*** TEXT PASSAGE
Edition #266 // Zoned in, Tuned up and Drugged OUT
90 minutes of cynical Psychedelic relics from the 60’s flower power era, exploring counter-cultural tensions between the pursuit of a life free of conformity and restriction, a spiritual and meaningful existence... and a political consciousness focused on dismantling capitalism, racism and mass industrialised warfare.
Authenticity vs responsibility, freedom vs licence, illuminated by dialogue fragments and historical ephemera.
The seeds of the Age of Aquarius, of Flower Power, germinated within the super affluent (predominately white) society of early 1960’s America but would spread across most of the western world. College and university enrolment was standard for most in the middle classes and as Marx has observed and written, a prevalence of affluence meant that there was no need to struggle. Widespread security and stability meant free time and leisure to engage in alternative ideas.
******
REQUIRED TASKS:
1. Transcribe the Edition #266 description word for word, everything from "Edition #266 //" down to "mass industrialised warfare.".
2. According to the Edition #266 description, why were people in the affluent society of early 1960s America able to engage in alternative ideas?
The material that comes next stands apart from the Edition #266 description.
*** INFORMATION SHOWN
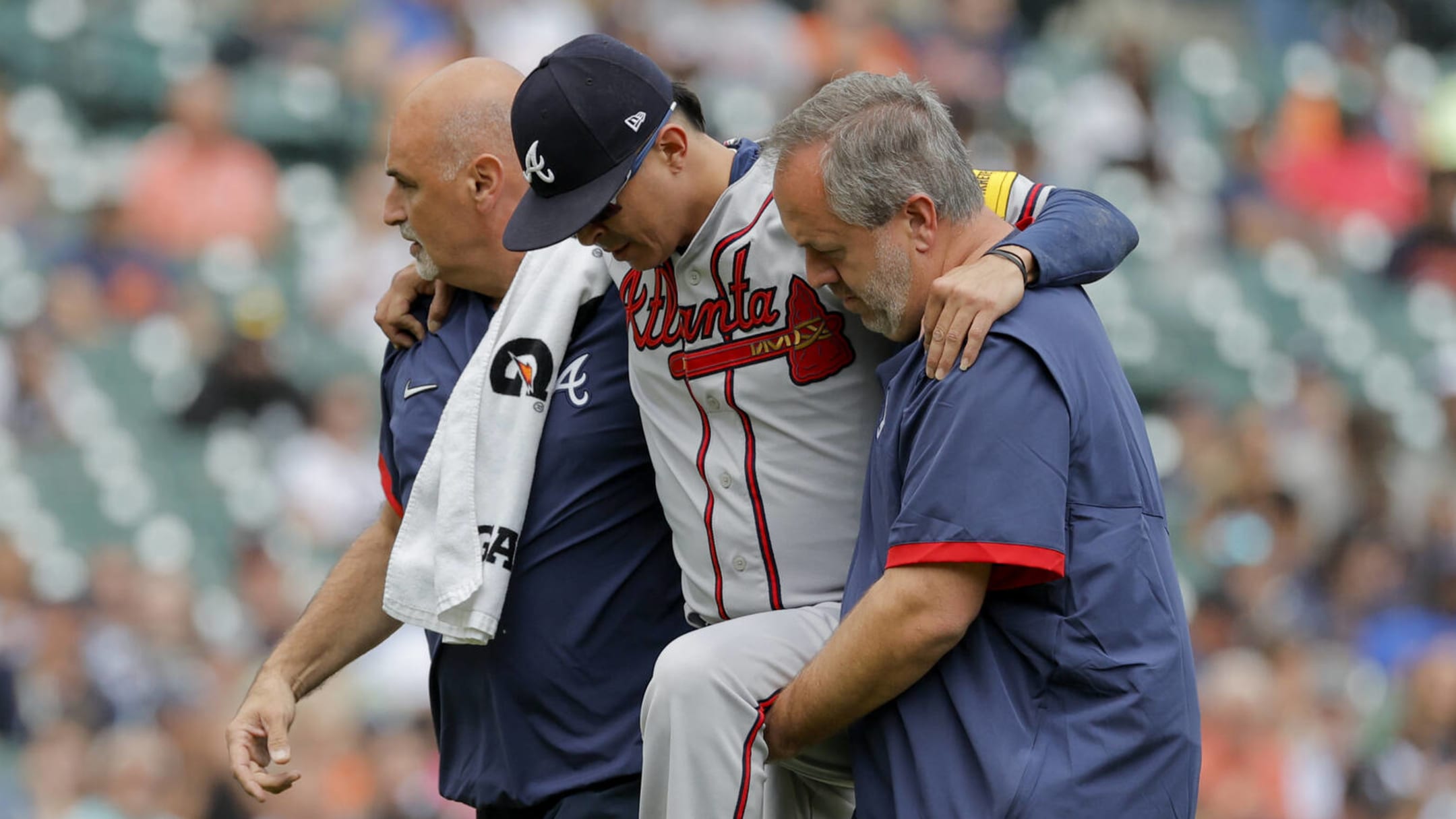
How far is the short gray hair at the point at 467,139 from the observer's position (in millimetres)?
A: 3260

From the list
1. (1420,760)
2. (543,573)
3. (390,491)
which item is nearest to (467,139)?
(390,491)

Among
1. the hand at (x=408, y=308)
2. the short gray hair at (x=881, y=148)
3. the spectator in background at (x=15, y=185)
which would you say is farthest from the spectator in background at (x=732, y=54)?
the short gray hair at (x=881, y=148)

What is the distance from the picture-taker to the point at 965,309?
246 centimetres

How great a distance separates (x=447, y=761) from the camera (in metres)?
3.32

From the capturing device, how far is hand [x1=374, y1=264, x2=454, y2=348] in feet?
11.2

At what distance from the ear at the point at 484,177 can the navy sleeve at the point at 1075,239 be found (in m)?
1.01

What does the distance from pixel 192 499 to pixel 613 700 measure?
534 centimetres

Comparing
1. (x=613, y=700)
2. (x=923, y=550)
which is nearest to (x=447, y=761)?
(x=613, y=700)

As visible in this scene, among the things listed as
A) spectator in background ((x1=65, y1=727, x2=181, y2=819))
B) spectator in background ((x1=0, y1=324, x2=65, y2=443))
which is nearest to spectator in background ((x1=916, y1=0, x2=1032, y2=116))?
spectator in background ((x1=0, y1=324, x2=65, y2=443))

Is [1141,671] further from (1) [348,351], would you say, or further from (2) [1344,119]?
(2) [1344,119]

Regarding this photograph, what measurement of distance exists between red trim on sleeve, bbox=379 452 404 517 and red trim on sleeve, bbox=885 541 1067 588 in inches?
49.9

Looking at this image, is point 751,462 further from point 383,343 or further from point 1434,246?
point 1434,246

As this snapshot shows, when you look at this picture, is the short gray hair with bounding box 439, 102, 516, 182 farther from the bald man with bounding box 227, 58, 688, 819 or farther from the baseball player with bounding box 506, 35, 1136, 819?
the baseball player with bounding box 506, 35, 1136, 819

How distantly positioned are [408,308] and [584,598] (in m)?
******
ANSWERS TO THE PROBLEMS:
1.
Edition #266 // Zoned in, Tuned up and Drugged OUT
90 minutes of cynical Psychedelic relics from the 60’s flower power era, exploring counter-cultural tensions between the pursuit of a life free of conformity and restriction, a spiritual and meaningful existence... and a political consciousness focused on dismantling capitalism, racism and mass industrialised warfare.

2. Affluence was so widespread that there was no need to struggle. Widespread security and stability gave people free time and leisure to take up alternative ideas.